[Excerpted records start]

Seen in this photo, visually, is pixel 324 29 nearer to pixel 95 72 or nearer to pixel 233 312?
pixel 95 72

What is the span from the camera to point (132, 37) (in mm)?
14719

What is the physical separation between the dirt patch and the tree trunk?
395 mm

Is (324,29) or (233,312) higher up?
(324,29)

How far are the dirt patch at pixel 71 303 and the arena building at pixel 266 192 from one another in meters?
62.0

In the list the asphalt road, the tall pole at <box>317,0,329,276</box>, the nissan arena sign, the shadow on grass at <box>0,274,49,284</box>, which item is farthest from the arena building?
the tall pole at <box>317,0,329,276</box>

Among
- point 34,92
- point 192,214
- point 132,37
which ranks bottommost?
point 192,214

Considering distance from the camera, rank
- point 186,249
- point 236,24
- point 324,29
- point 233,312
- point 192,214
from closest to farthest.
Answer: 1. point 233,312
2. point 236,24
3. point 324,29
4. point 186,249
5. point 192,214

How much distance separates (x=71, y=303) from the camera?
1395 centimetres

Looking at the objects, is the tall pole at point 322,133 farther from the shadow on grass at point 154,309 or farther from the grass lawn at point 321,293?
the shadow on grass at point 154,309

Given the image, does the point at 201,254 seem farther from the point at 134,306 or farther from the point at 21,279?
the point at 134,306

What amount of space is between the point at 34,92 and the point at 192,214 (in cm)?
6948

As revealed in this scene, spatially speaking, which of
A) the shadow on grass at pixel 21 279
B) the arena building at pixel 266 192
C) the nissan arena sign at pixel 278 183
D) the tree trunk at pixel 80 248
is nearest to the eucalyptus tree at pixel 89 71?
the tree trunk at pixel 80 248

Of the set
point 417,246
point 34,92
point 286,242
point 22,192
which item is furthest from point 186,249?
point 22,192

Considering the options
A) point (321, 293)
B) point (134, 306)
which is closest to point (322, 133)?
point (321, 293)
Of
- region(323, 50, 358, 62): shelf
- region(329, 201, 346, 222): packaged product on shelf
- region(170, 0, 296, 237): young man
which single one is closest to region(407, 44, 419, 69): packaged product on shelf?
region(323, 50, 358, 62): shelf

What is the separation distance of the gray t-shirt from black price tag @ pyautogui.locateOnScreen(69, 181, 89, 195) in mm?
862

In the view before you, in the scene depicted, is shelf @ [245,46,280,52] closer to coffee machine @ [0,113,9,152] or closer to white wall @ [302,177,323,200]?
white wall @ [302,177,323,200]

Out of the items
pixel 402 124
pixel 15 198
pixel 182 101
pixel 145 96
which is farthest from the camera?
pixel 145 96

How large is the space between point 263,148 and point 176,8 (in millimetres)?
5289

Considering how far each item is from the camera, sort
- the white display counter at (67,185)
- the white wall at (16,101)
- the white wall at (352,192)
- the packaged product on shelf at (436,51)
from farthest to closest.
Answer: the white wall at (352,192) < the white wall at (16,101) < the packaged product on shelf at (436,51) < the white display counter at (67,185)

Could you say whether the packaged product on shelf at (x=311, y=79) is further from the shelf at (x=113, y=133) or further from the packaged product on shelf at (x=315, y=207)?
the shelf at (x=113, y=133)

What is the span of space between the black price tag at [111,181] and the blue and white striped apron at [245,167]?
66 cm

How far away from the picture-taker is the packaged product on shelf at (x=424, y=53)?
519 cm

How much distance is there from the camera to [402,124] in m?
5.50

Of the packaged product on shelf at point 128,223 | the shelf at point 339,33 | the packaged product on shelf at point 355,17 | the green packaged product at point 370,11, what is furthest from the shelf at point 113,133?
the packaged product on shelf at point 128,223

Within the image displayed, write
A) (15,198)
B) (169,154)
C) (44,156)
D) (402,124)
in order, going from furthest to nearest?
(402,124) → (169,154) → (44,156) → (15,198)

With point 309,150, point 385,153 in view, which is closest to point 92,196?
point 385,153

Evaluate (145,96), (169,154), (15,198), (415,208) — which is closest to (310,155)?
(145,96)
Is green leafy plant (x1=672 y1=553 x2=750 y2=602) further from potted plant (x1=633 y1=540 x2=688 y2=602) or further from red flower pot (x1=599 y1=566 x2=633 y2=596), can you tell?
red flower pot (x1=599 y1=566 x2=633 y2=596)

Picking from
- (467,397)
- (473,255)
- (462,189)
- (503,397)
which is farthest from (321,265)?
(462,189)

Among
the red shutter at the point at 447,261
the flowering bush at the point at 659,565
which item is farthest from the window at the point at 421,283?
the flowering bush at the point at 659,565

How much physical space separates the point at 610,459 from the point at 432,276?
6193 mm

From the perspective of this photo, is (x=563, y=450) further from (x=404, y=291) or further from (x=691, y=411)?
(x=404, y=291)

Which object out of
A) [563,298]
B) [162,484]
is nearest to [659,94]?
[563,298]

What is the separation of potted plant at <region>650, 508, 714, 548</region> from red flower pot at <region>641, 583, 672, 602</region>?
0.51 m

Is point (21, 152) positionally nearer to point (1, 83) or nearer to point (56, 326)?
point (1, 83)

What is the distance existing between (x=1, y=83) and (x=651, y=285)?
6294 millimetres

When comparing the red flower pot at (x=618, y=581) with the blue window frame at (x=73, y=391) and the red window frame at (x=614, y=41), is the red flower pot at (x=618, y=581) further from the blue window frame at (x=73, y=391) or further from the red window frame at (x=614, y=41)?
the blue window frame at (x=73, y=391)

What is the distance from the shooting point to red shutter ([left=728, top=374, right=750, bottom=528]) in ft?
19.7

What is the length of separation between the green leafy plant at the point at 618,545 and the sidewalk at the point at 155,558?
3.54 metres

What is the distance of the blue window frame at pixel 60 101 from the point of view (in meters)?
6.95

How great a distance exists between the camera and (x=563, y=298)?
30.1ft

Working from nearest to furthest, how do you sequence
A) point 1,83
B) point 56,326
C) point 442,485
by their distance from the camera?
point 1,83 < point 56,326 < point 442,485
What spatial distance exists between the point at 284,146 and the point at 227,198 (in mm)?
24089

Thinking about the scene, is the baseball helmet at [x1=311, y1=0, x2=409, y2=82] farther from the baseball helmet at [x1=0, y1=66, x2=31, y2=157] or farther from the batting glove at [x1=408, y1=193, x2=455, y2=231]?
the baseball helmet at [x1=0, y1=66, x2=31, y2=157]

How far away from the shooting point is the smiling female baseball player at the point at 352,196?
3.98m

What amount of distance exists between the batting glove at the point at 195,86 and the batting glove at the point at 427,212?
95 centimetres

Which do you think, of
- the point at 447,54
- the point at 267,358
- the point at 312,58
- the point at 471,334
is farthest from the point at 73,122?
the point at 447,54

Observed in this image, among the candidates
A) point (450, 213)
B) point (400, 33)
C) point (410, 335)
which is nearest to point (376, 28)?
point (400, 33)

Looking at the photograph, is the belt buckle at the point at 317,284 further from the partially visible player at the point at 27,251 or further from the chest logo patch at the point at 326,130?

[Excerpted records end]

● What the exercise asks
Please copy everything from the entry containing "What is the distance from" down to the end of the entries, swapping "shooting point" for "camera position" and leaving all else unchanged.

● Task output
What is the distance from the camera position to red shutter ([left=728, top=374, right=750, bottom=528]) in ft?
19.7

What is the length of separation between the green leafy plant at the point at 618,545 and the sidewalk at the point at 155,558?
3.54 metres

What is the distance of the blue window frame at pixel 60 101 from the point of view (in meters)?
6.95

How great a distance exists between the camera and (x=563, y=298)?
30.1ft

Working from nearest to furthest, how do you sequence
A) point 1,83
B) point 56,326
C) point 442,485
by their distance from the camera?
point 1,83 < point 56,326 < point 442,485
What spatial distance exists between the point at 284,146 and the point at 227,198 (in mm)?
24089

Thinking about the scene, is the baseball helmet at [x1=311, y1=0, x2=409, y2=82] farther from the baseball helmet at [x1=0, y1=66, x2=31, y2=157] or farther from the batting glove at [x1=408, y1=193, x2=455, y2=231]?
the baseball helmet at [x1=0, y1=66, x2=31, y2=157]

How far away from the camera position is the smiling female baseball player at the point at 352,196?
3.98m

What amount of distance exists between the batting glove at the point at 195,86 and the batting glove at the point at 427,212?
95 centimetres

Which do you think, of
- the point at 447,54
- the point at 267,358
- the point at 312,58
- the point at 471,334
is farthest from the point at 73,122?
the point at 447,54

Observed in this image, among the candidates
A) point (450, 213)
B) point (400, 33)
C) point (410, 335)
which is nearest to point (376, 28)?
point (400, 33)

Looking at the photograph, is the belt buckle at the point at 317,284 further from the partially visible player at the point at 27,251 or further from the chest logo patch at the point at 326,130?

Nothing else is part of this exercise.